Experimental results show that the fusion features proposed in this paper are superior to single features. The MHIs we used to fuse features contain abundant expression characteristics. So there is more information in the fusion features which can be used to identify subjects. In particular, our method has superior performance in the sunglasses tests. The fusion features contain plentiful behavioral characteristics issued by the lower half of human face.

5. Conclusion

In this paper we proposed a novel method for recognizing human faces with facial expression. In order to improve the recognition accuracy rate, we use a kind of fusion features. Normally, the popular methods recognize human face via the image of faces, which can be seen as a kind of physiological characteristic. Facial expressions are the movements of human facial muscles, which also can be used to identify humans faces. It is a kind of behavioral characteristics. Hence, the fusion features contain more information than human face images that can be used for identification and increase the recognition rate especially on illumination variant faces or wearing sunglasses faces.

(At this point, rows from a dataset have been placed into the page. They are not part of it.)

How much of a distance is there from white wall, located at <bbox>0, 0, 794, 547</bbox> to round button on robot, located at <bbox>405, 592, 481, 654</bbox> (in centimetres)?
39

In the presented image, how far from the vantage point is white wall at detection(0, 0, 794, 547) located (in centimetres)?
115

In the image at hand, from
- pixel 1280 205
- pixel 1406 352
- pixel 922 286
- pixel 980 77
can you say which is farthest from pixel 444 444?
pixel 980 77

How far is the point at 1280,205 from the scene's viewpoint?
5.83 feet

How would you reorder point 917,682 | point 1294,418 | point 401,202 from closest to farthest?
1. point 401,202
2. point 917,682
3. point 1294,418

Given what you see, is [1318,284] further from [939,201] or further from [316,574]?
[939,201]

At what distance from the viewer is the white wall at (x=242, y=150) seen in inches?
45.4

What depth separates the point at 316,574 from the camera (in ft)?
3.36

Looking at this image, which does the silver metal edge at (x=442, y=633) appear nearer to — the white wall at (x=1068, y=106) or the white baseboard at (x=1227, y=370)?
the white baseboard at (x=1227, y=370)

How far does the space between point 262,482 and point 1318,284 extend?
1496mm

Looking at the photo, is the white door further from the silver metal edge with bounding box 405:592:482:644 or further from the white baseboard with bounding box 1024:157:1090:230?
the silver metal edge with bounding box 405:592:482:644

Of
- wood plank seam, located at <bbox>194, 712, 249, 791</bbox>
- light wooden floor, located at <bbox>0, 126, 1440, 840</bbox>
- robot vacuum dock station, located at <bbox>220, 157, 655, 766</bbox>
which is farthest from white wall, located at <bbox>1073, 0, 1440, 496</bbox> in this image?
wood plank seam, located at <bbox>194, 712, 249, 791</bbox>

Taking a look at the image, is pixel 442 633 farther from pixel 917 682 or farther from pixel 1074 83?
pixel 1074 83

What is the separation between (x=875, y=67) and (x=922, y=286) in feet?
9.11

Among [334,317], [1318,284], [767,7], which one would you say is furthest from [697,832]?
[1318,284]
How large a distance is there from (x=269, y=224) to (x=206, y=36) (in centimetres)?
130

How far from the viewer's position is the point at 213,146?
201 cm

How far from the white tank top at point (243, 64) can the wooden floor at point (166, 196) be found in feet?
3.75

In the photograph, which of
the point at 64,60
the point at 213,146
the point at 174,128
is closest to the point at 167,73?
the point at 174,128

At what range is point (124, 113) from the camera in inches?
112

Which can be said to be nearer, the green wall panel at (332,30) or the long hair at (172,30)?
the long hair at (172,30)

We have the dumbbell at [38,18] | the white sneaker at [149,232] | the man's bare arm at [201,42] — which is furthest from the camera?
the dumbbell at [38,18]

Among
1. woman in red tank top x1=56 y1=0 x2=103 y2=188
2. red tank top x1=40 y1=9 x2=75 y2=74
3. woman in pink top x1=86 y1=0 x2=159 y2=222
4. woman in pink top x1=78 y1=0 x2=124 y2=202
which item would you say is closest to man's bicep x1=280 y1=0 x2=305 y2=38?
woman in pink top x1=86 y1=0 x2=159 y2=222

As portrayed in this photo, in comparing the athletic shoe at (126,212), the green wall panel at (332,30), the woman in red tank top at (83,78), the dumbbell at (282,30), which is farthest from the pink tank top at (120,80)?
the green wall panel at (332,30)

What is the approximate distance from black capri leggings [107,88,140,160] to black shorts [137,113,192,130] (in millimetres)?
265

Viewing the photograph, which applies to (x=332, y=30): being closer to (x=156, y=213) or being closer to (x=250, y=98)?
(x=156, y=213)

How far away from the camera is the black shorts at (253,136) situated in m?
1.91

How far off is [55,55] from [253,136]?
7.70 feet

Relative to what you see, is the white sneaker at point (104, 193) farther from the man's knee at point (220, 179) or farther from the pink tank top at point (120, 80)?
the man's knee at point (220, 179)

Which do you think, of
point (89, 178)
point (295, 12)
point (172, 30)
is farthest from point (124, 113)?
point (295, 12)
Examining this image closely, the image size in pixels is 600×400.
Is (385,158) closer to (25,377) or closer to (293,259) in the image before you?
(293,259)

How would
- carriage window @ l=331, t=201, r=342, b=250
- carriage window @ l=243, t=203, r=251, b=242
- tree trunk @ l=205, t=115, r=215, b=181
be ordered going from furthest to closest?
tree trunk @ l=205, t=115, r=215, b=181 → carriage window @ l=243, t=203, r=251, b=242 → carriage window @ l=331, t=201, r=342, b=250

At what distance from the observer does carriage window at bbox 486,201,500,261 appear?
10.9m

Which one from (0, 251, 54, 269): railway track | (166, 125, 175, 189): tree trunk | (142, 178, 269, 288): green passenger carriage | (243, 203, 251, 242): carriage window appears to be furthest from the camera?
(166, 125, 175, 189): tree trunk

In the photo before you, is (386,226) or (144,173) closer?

The approach and experiments presented in this paper are only the preliminary work of our research. In future work we will continuously investigate to try to research the proposed method into two issues. Firstly, we will not only analyze the expression “surprise” emotion in this paper, but also focus on extending our method to all sorts of expression emotions. Actually, we also tested our method with the expression “laugh” in our laboratory. We got a similar recognition accuracy rate which was presented in the paper. But in the condition of wearing scarves, our method did not get a satisfactory result. The reason is that the bottom half of human face contains more expression information than the top half. Secondly, we will study how to combine the popular algorithms into our approach to improve the recognition accuracy rate.

Competing Interests

The authors declare that they have no competing interests.

Acknowledgments

This work was supported by the National Natural Science Foundation of China under Grant no. 61502338, the 2015 key projects of Tianjin Science and Technology Support Program no. 15ZCZDGX00200, and the Open Fund of Guangdong Provincial Key Laboratory of Petrochemical Equipment Fault Diagnosis no. GDUPTKLAB201334.